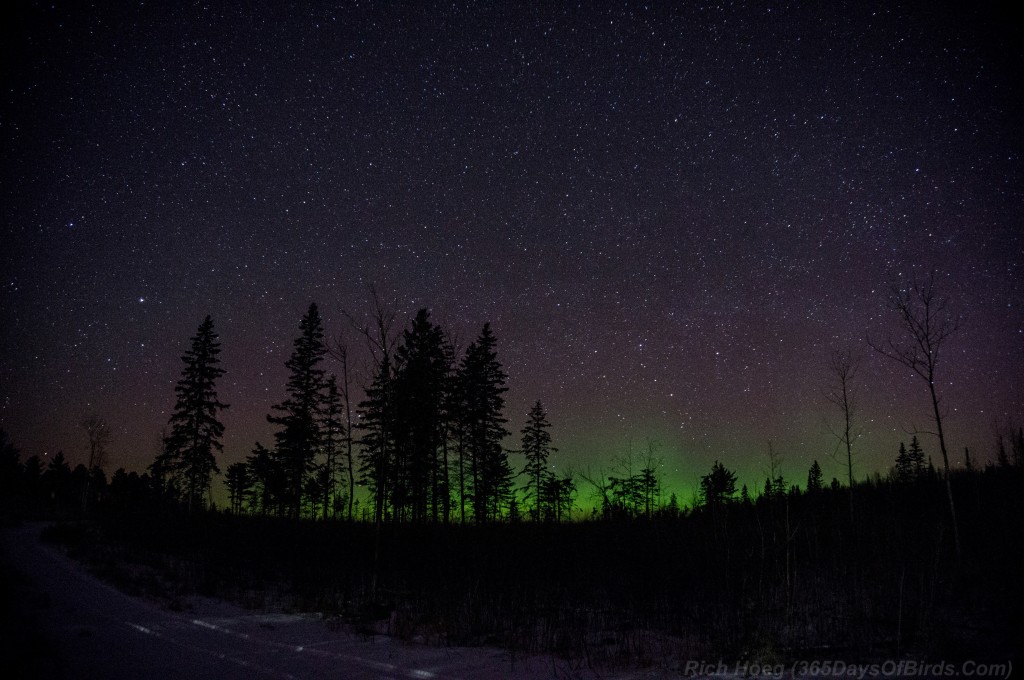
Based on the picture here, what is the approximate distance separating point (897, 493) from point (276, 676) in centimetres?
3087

------------------------

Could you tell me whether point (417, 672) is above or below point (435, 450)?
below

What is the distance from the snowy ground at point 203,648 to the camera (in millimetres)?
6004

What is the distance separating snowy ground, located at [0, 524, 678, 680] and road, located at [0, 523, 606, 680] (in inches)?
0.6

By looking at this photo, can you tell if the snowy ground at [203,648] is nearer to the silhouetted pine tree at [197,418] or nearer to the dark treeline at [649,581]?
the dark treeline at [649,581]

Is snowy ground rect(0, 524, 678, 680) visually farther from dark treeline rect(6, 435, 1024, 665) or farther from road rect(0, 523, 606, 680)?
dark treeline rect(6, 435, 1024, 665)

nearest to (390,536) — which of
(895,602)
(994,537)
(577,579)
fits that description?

------------------------

Copy the items above word for word, starting with the line that contains "Could you tell" and going on through the line that contains "fits that description?", both included.

Could you tell me whether point (417, 672) is above or below point (435, 450)?
below

What is the distance from the snowy ground at point 203,648 to the camera (in millimetres)?
6004

What is the distance separating snowy ground, located at [0, 524, 678, 680] and road, located at [0, 523, 606, 680] (in inches)?
0.6

By looking at this photo, can you tell if the snowy ground at [203,648] is nearer to the silhouetted pine tree at [197,418] or nearer to the dark treeline at [649,581]?
the dark treeline at [649,581]

Is snowy ground rect(0, 524, 678, 680) visually farther from dark treeline rect(6, 435, 1024, 665) or farther from road rect(0, 523, 606, 680)?
dark treeline rect(6, 435, 1024, 665)

nearest to (390,536) — which of
(895,602)
(994,537)
(577,579)
fits that description?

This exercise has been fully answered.